Safe Harbour’s successor to come

 

February 2016

 

  • The EU and the USA have agreed at a political level on a new agreement governing the transfer of data into the USA, in replacement of the Safe Harbour Agreement which has been declared invalid. It is called the “EU-US Privacy Shield” and will contain concessions by the USA as to the scope and monitoring of data protection. However, the Privacy Shield first still needs to be implemented at several levels.
  • The Data Protection Authorities (“DPAs”) provisionally still permit data transfers to the USA on the basis of alternative mechanisms such as Binding Corporate Rules or EU Model Clauses. A conclusive decision will be reached by the European DPAs in March 2016 at the earliest, once they have been able to thoroughly examine the legal situation.

 

The events at the EU level over the past few days concerning data protection and data transfers to the USA have been confusing. An announcement was ultimately made, but the expected solution was not presented.

 
1. Succession regulation for Safe Harbour

 

In October 2015 the ECJ (as reported) declared invalid the Safe Harbour Agreement which had served many enterprises as a basis for data transmissions to the USA until such time. The German and other European DPAs, which had come together to form the so-called Article 29-Working Party, had subsequently announced that data transmissions made solely on the basis of the Safe Harbour Agreement would no longer be tolerated. As regards alternative instruments used by many companies (such as Binding Corporate Rules or the so-called EU Model Clauses), a decision would be reached by the end of January 2016 as to whether or not these would be further accepted.
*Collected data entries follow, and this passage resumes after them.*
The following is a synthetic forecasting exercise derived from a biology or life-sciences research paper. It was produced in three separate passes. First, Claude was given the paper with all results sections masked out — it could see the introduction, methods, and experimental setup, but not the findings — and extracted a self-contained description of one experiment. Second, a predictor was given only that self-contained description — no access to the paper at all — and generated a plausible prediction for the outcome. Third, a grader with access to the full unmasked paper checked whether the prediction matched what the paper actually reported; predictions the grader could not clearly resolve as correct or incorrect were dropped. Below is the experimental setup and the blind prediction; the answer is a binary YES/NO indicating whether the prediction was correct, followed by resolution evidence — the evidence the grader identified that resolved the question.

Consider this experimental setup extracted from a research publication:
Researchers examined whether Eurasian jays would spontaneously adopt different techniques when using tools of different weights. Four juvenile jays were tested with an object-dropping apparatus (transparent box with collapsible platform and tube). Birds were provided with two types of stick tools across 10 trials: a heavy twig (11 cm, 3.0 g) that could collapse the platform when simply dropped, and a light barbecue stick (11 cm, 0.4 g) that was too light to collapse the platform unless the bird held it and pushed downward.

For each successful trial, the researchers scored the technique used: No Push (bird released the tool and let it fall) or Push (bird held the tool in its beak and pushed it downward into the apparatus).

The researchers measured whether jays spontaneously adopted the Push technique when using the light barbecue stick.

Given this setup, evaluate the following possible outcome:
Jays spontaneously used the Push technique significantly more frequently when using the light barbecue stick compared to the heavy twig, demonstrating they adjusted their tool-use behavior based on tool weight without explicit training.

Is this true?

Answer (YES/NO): NO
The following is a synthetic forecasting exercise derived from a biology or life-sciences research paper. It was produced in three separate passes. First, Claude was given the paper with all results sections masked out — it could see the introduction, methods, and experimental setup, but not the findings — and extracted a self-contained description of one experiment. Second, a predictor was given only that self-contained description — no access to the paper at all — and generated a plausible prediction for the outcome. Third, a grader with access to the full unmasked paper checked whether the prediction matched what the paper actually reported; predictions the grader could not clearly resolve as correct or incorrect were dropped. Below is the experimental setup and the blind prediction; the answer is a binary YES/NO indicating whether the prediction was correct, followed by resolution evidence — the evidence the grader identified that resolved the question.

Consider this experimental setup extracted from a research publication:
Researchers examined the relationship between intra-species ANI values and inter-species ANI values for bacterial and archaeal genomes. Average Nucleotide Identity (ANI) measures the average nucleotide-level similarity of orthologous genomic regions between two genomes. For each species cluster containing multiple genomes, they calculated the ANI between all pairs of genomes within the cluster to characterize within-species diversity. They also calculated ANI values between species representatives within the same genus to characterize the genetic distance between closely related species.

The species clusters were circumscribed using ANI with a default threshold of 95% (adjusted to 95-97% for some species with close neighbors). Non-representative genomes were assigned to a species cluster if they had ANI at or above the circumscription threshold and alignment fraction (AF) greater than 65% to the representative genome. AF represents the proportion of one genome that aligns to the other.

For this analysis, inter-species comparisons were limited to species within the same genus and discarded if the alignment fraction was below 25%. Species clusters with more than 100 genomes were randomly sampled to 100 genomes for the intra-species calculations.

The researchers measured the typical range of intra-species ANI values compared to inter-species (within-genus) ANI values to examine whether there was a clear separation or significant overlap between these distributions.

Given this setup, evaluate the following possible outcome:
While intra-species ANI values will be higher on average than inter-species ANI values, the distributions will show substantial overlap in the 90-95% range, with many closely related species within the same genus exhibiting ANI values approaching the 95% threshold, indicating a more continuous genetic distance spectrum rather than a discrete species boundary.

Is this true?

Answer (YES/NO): NO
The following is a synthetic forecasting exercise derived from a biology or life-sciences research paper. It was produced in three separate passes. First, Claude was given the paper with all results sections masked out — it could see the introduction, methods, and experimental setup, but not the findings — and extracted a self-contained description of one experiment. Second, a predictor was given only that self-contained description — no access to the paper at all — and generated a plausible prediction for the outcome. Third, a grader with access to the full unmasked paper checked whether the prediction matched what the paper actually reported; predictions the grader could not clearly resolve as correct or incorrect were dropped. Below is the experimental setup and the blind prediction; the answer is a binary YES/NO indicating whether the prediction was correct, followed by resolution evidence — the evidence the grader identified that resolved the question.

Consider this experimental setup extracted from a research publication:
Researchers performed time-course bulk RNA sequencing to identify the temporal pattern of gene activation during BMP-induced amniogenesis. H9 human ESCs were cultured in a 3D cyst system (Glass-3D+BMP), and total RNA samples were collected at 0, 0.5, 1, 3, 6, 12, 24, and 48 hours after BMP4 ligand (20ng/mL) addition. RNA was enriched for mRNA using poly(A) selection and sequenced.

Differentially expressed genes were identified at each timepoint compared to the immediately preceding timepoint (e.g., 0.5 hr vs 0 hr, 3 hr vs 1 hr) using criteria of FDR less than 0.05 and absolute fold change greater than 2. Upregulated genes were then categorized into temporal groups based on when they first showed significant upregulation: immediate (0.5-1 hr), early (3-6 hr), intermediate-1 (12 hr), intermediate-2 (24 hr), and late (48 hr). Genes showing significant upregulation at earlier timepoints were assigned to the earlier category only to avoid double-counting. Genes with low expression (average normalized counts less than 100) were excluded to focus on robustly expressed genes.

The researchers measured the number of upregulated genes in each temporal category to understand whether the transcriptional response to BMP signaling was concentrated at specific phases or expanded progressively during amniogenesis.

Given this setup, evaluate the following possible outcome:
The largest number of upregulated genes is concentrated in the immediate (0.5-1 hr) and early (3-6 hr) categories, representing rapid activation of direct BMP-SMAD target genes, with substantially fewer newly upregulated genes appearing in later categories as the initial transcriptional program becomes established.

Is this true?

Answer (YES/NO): NO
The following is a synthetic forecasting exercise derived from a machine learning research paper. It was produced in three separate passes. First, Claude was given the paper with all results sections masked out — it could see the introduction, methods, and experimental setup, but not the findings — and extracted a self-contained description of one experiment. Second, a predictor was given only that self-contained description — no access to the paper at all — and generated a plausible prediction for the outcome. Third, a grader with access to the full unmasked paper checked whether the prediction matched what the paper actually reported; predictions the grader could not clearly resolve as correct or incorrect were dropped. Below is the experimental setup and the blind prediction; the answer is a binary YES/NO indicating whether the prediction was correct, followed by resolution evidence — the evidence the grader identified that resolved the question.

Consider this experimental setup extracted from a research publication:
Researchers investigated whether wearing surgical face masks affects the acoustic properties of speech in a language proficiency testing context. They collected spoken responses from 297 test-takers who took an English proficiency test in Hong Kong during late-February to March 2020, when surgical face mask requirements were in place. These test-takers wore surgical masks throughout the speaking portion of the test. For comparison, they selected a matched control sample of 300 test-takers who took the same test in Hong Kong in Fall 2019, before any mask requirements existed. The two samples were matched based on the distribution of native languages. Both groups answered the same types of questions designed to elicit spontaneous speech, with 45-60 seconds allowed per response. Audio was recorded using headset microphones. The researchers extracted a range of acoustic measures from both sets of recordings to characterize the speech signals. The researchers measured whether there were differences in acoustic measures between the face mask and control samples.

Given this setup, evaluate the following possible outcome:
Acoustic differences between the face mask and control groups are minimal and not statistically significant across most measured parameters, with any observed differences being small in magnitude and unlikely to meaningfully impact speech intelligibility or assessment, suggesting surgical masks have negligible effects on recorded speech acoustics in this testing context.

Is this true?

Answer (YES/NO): NO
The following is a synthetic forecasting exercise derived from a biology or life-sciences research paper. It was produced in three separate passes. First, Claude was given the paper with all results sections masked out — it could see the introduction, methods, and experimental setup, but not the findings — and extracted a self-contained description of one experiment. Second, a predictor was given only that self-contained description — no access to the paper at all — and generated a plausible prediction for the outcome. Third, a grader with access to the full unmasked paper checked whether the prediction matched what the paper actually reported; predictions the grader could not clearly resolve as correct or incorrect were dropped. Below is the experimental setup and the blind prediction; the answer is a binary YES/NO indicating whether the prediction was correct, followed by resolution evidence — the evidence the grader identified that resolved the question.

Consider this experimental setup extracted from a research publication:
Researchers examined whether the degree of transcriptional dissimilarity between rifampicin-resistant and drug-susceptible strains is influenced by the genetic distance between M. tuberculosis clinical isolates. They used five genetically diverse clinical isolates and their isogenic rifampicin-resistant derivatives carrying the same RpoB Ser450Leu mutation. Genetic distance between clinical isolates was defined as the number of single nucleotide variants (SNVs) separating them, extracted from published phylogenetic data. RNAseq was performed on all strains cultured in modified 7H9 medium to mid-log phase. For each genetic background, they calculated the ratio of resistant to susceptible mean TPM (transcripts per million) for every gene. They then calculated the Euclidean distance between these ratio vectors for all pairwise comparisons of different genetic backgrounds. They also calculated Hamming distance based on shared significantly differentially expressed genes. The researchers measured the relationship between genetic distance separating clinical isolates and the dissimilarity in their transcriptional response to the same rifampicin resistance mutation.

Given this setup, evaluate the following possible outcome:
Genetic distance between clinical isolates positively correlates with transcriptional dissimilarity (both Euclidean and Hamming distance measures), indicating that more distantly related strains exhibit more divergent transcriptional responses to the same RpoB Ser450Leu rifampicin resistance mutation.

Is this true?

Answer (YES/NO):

This simultaneously meant an effective deadline for the EU Commission and US Government to regulate the overall matter by adopting a new Safe Harbour Agreement.

 

 

The EU Commission announced on 2 February 2016 that it had reached agreement with the USA on a succession regulation for the Safe Harbour Agreement, which is now called the “EU-US Data Privacy Shield”. However, this only represents a political agreement, whilst the concrete text will still have to be negotiated and implemented over the coming weeks.

 

1.1 The basic parameters of this agreement are:

  • US companies wishing to import personal data from Europe will need to commit to robust data privacy standards. This includes the commitment to comply with decisions by the European DPAs. The US Department of Commerce will monitor the commitments and make sure that they are enforceable.
  • The US has given the EU its written assurances that access by public authorities for law enforcement and national security purposes will be subject to clear limitations, safeguards and oversight mechanisms. Exceptions may be made only to the extent necessary and proportionate. The EU Commission and the US Department of Commerce will conduct an annual joint review to monitor the functioning of the arrangement.
  • Any citizen who considers that their data has been misused under the new arrangement will have several redress possibilities. Companies have deadlines to reply to complaints. European DPAs can refer complaints to the US Department of Commerce and the Federal Trade Commission. In addition, Alternative Dispute Resolution will be available (free of charge). For complaints on possible access by national intelligence authorities, a new ombudsperson will be created.

 

1.2 The further course of action regarding the new EU-US Privacy Shield is as follows:

 

In the coming weeks the competent EU Commissioners will prepare the draft of an “adequacy decision”, which should then be accepted by the EU Commission – inter alia after obtaining the advice of the Article 29-Working Group. In the meantime, the USA is also to make the necessary preparations to put in place the new basic framework, the legal means, the monitoring mechanisms and the new ombudsperson. Only then can American enterprises begin to implement these regulations, before data transmissions are permissible.

 

2. DPA's view of the legality of alternative mechanisms

 

In parallel to the announcement of the new EU-US Privacy Shield, the various EU DPAs met within the scope of the Article 29-Working Party to discuss their intended handling of the aforesaid alternative mechanisms of Binding Corporate Rules and EU Model Clauses. In a declaration issued on 3 February 2016 they announced the following points:

  • The DPAs call on the EU Commission to communicate all documents pertaining to the new arrangement by the end of February 2016. The Article 29-Working Party will then be in a position to complete its assessment of all personal data transfers to the US at a plenary meeting to be organised over the coming weeks.
  • Until the conclusion of these consultations (in March 2016 at the earliest) the DPAs will not take any action against enterprises which transmit their data to the USA or other third countries on the basis of Binding Corporate Rules or EU Model Clauses. In justification hereof the Article 29-Working Party states – as it already did beforehand – that the outcome of the examination of the alternative mechanisms depends on the extent to which the USA actually sufficiently and effectively implements its announcements to protect the data of EU citizens in the context of the new Privacy Shield agreement.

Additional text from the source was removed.